Le deuil sied à notre siècle comme il sied à Electre ; la représentation de la mort ne cherche plus à exorciser ou conjurer, elle se galvaude, ironise et se moque, ou provoque. Des eaux sulfureuses du Styx, de l’au-delà, des poussières de diamant s’incrustent sur fond de nuit éternelle (For the Love of God, Laugh de Damien Hirst) ; des diamants qui, nous promet-on, seraient eux aussi éternels… Et blessure hurlante, tranchant à vif dans la pénombre, scintille cette enseigne lumineuse formée des lettres « Rien » (crâne en néon de Jean-Michel Alberola)… où tout est dit ! Cette Vanité-là, toute en dérision, n’a cure d’esthétisme : une publicité au néon dédiée au néant ! Du premier siècle à notre ère, du Caravage à Niki de Saint Phalle, avec une étape flamboyante au temps des Lumières, la mort et son cortège affublé d’oripeaux divers a accompagné nos sociétés en quête de rédemption mais n’oubliant jamais de s’étriper.
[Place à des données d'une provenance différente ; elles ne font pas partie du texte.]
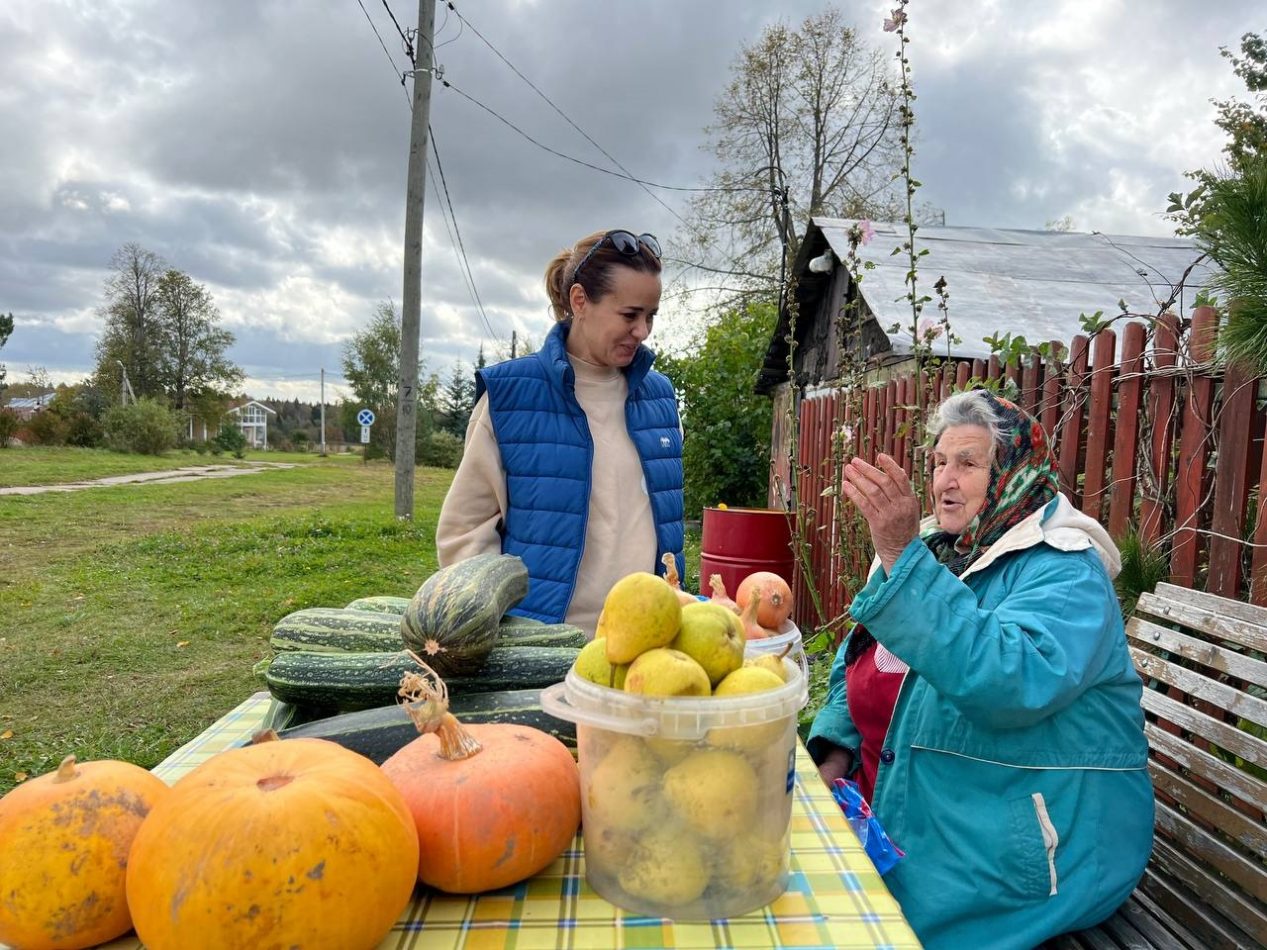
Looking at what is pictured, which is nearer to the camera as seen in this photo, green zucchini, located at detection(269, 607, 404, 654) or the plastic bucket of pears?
the plastic bucket of pears

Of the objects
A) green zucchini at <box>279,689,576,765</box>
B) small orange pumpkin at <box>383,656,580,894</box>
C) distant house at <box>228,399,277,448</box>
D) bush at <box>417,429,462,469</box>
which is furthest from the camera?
distant house at <box>228,399,277,448</box>

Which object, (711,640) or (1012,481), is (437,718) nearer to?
(711,640)

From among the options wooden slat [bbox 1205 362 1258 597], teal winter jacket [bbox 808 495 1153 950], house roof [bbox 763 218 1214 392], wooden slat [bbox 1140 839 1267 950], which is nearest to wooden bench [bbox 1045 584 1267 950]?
wooden slat [bbox 1140 839 1267 950]

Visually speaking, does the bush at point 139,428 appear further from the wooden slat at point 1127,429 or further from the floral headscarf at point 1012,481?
the floral headscarf at point 1012,481

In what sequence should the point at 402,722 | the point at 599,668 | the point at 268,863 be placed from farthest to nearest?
1. the point at 402,722
2. the point at 599,668
3. the point at 268,863

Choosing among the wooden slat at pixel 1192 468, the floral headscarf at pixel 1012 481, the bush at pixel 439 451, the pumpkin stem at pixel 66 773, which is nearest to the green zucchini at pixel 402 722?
the pumpkin stem at pixel 66 773

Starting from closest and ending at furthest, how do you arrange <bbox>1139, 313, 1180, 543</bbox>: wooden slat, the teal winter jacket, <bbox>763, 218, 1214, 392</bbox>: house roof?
the teal winter jacket < <bbox>1139, 313, 1180, 543</bbox>: wooden slat < <bbox>763, 218, 1214, 392</bbox>: house roof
Ce sont plus de 160 œuvres, peintures, sculptures, vidéos, photographies, bijoux, objets qui en témoignent ici. Mais au rappel de la précarité de la vie, de l’impermanence, du temps qui passe a succédé l’absurdité de l’existence ; aux Danses macabres de la guerre de Cent Ans où se mêlent morts et vivants, à une fin du monde annoncée, aux famines et à la peste noire du Moyen Age a succédé la société du spectacle ; la mort s’est en quelque sorte banalisée, et même virtualisée. Elle s’est aussi désacralisée. Le monde de Dieu devait alors passer par la mort avant de rejoindre celui des vivants… Le memento mori (« Souviens-toi que tu mourras ») et les calaveras mexicaines sont autant de rappels à l’ironie de nos ambitions, à l’inéluctable qui se prépare et nous attend, nantis ou pauvres, simples d’esprit ou grands de ce monde. La Tête de mort II de Niki de Saint Phalle en polyester, sous son maquillage en noir et blanc, est à ce point sophistiquée qu’elle en devient comme apprivoisée, presque glamour sinon rassurante, en tout cas loin d’effarer nos têtes blondes. Les crânes de Georg Baselitz, de Subodh Gupta, de Miguel Barceló ou de Yan Pei-Ming et Jim Dine, s’ils ne sont hantés par la Camarde, s’en voudraient de lui prêter bouche édentée et regard affligé du néant. En respectant sa pudeur par-delà l’éternité, ils lui restituent ses lettres de noblesse, sa sombre séduction. On se prendrait à vouloir baiser au front ces crânes-là ! Mais déjà si loin des XVIIe et XVIIIe siècles si prolixes en Vanités, bijoux et objets, les créateurs en vogue du XXIe siècle continuent de nous interpeller afin, peut-être, que la « Grande Faucheuse » ne nous prenne par surprise ou, qui sait, pour nous éviter de trop y penser ? La Shoah, le sida, les totalitarismes, les menaces terroristes et écologiques sont passés par là et continuent d’abandonner à travers les continents leurs funestes empreintes. Et la représentation artistique qui se voulait au plus près de la réalité, quitte à la contester ou à la contourner, découvre que le virtuel, subrepticement, la cancérise.
Il y a quatre ans, l’exposition au Grand Palais, « Mélancolie, génie et folie en Occident » avait attiré un public que fascinait le « noir soleil » de Nerval. La mort qui était résurrection – cette mort apprivoisée –, semble désormais avoir égaré son billet d’entrée pour l’éternité, mais a conservé tout son prix à l’étal du marché planétaire, et le néant n’en poursuit pas moins son dialogue avec l’éternité. La valeur marchande d’une œuvre peut atteindre des sommets, même lorsqu’elle n’est constituée que de modestes matériaux comme cette Gants-tête en gants de laine percés de crayons de couleur d’Annette Messager. Le vertige de l’argent compose avec le vertige de la mort. Et les crânes aux mâchoires chamboulées, aux yeux excavés peuvent garder longtemps encore leur hideux sourire, le poète est là pour nous rassurer : « Rien n’est mort que ce qui n’existe pas encore » disait Apollinaire.